In any case, if Asian girls are allowed to prolong their adolescence into adulthood, American boys are certainly encouraged to do the same.
But, as I say, it's nothing new. Back in 1970, I gave my parents a copy of "Be Not Content," a semi-autographical work by William Craddock that achieved cult status for its depiction of California in the days of the acid test and bathing at Baxter's and so forth. It even had a character named "Baxter," who appears in this segment, the setting of which will amuse a few of my regular visitors.
My mother's reaction was that she found it interesting but she was a little distressed that the female characters were, in her words, "sexy idiots."
Which I, in turn, found interesting, because this was just about the time the women in my circle decided there was something really not okay about them doing the freaking dishes every night while the guys sat around the livingroom reading "Fritz the Cat" and discussing astral projection.
Particularly since it appeared to be such a challenge for any of us to project our astrals out of bed in the morning and get to work, which they did on a daily basis.
Who knows how those enigmatic minds of theirs work?

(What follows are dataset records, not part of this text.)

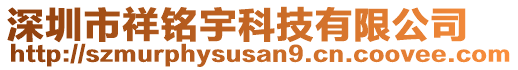 深圳市祥铭宇科技有限公司
http://szmurphysusan9.cn.coovee.com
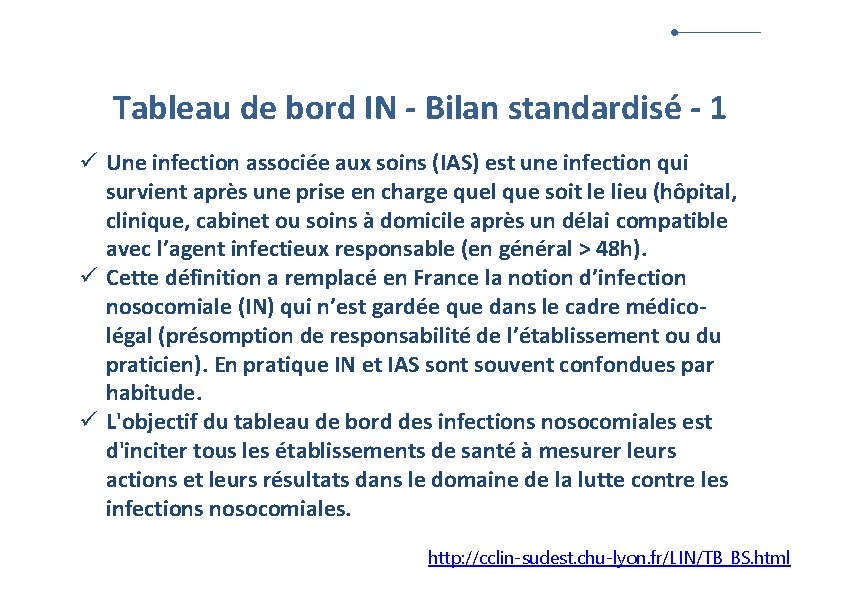 Tableau de bord IN - Bilan standardisé - 1

✓ Une infection associée aux soins (IAS) est une infection qui survient après une prise en charge quel que soit le lieu (hôpital, clinique, cabinet ou soins à domicile après un délai compatible avec l'agent infectieux responsable (en général > 48h).
✓ Cette définition a remplacé en France la notion d'infection nosocomiale (IN) qui n'est gardée que dans le cadre médico-légal (présomption de responsabilité de l'établissement ou du praticien). En pratique IN et IAS sont souvent confondues par habitude.
✓ L'objectif du tableau de bord des infections nosocomiales est d'inciter tous les établissements de santé à mesurer leurs actions et leurs résultats dans le domaine de la lutte contre les infections nosocomiales.

http://cclin-sudest.chu-lyon.fr/LIN/TB_BS.html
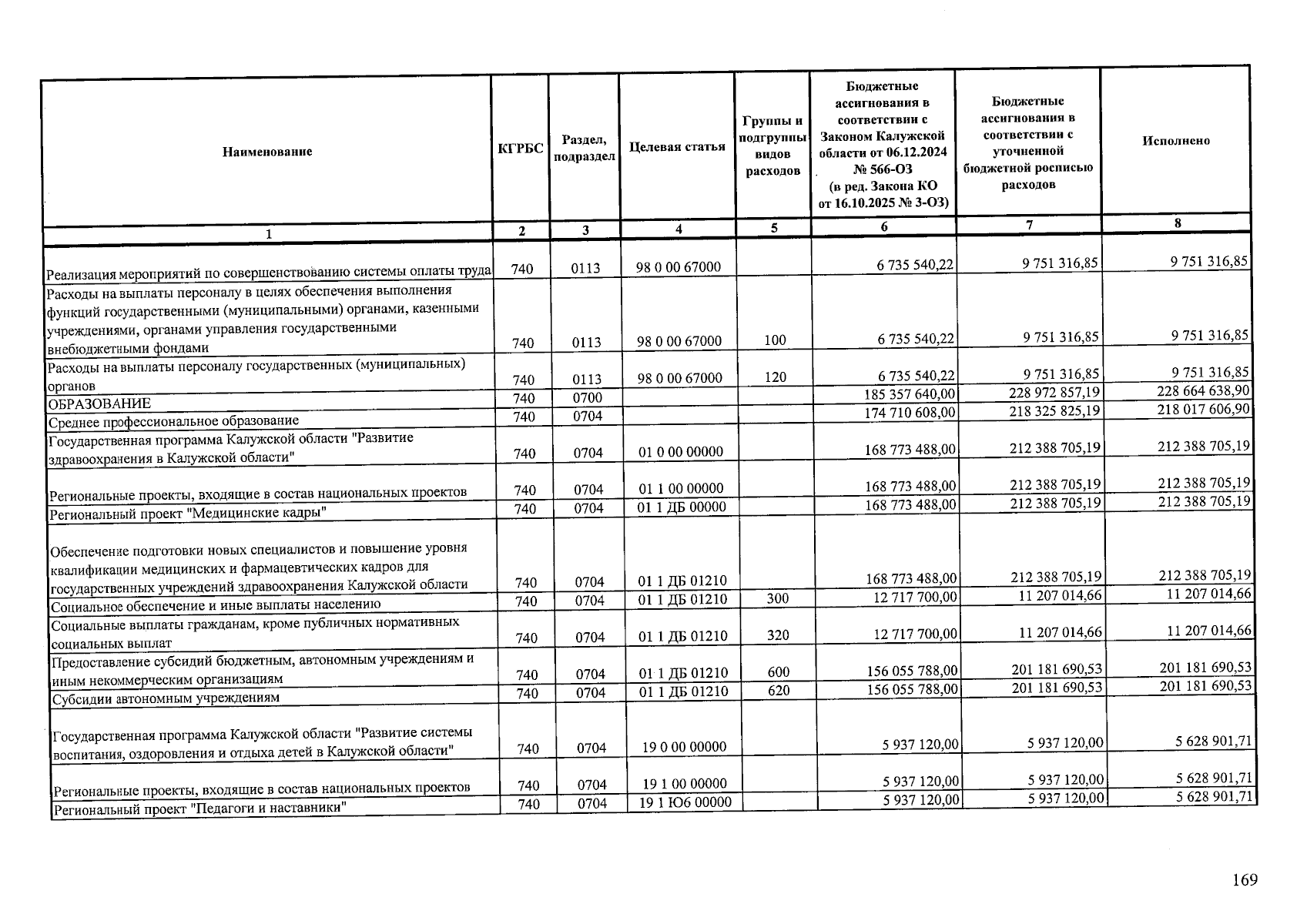 | Наименование | КГРБС | Раздел, подраздел | Целевая статья | Группы и подгруппы видов расходов | Бюджетные ассигнования в соответствии с Законом Калужской области от 06.12.2024 № 566-ОЗ (в ред. Закона КО от 16.10.2025 № 3-ОЗ) | Бюджетные ассигнования в соответствии с уточненной бюджетной росписью расходов | Исполнено |
|---|---|---|---|---|---|---|---|
| 1 | 2 | 3 | 4 | 5 | 6 | 7 | 8 |
| Реализация мероприятий по совершенствованию системы оплаты труда | 740 | 0113 | 98 0 00 67000 | | 6 735 540,22 | 9 751 316,85 | 9 751 316,85 |
| Расходы на выплаты персоналу в целях обеспечения выполнения функций государственными (муниципальными) органами, казенными учреждениями, органами управления государственными внебюджетными фондами | 740 | 0113 | 98 0 00 67000 | 100 | 6 735 540,22 | 9 751 316,85 | 9 751 316,85 |
| Расходы на выплаты персоналу государственных (муниципальных) органов | 740 | 0113 | 98 0 00 67000 | 120 | 6 735 540,22 | 9 751 316,85 | 9 751 316,85 |
| ОБРАЗОВАНИЕ | 740 | 0700 | | | 185 357 640,00 | 228 972 857,19 | 228 664 638,90 |
| Среднее профессиональное образование | 740 | 0704 | | | 174 710 608,00 | 218 325 825,19 | 218 017 606,90 |
| Государственная программа Калужской области "Развитие здравоохранения в Калужской области" | 740 | 0704 | 01 0 00 00000 | | 168 773 488,00 | 212 388 705,19 | 212 388 705,19 |
| Региональные проекты, входящие в состав национальных проектов | 740 | 0704 | 01 1 00 00000 | | 168 773 488,00 | 212 388 705,19 | 212 388 705,19 |
| Региональный проект "Медицинские кадры" | 740 | 0704 | 01 1 ДБ 00000 | | 168 773 488,00 | 212 388 705,19 | 212 388 705,19 |
| Обеспечение подготовки новых специалистов и повышение уровня квалификации медицинских и фармацевтических кадров для государственных учреждений здравоохранения Калужской области | 740 | 0704 | 01 1 ДБ 01210 | | 168 773 488,00 | 212 388 705,19 | 212 388 705,19 |
| Социальное обеспечение и иные выплаты населению | 740 | 0704 | 01 1 ДБ 01210 | 300 | 12 717 700,00 | 11 207 014,66 | 11 207 014,66 |
| Социальные выплаты гражданам, кроме публичных нормативных социальных выплат | 740 | 0704 | 01 1 ДБ 01210 | 320 | 12 717 700,00 | 11 207 014,66 | 11 207 014,66 |
| Предоставление субсидий бюджетным, автономным учреждениям и иным некоммерческим организациям | 740 | 0704 | 01 1 ДБ 01210 | 600 | 156 055 788,00 | 201 181 690,53 | 201 181 690,53 |
| Субсидии автономным учреждениям | 740 | 0704 | 01 1 ДБ 01210 | 620 | 156 055 788,00 | 201 181 690,53 | 201 181 690,53 |
| Государственная программа Калужской области "Развитие системы воспитания, оздоровления и отдыха детей в Калужской области" | 740 | 0704 | 19 0 00 00000 | | 5 937 120,00 | 5 937 120,00 | 5 628 901,71 |
| Региональные проекты, входящие в состав национальных проектов | 740 | 0704 | 19 1 00 00000 | | 5 937 120,00 | 5 937 120,00 | 5 628 901,71 |
| Региональный проект "Педагоги и наставники" | 740 | 0704 | 19 1 Ю6 00000 | | 5 937 120,00 | 5 937 120,00 | 5 628 901,71 |

169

Meanwhile, speaking of perennial adolescents and memories of times past, Zonker is about to decamp for Colorado and become part of the legalized marijuana movement.
I miss road trips. It's a pity the "road trip" has been memorialized in most people's minds by "Animal House," with its relevant-to-this-post adolescent misogyny, to which the road trip segment adds a charming touch of preppy racism.
And "Easy Rider" was about as realistic a view of road trips as "Lethal Weapon" was of police work.
The real flavor of the road trip is best captured in Sherman Alexie's "Smoke Signals," even acknowledging with a sigh that I would end up being Thomas, not Victor.
And especially acknowledging that you can't decide to have a road trip like that, though some lifestyles make road trips a little more likely to happen.
And that a little of that lifestyle goes a long, long way.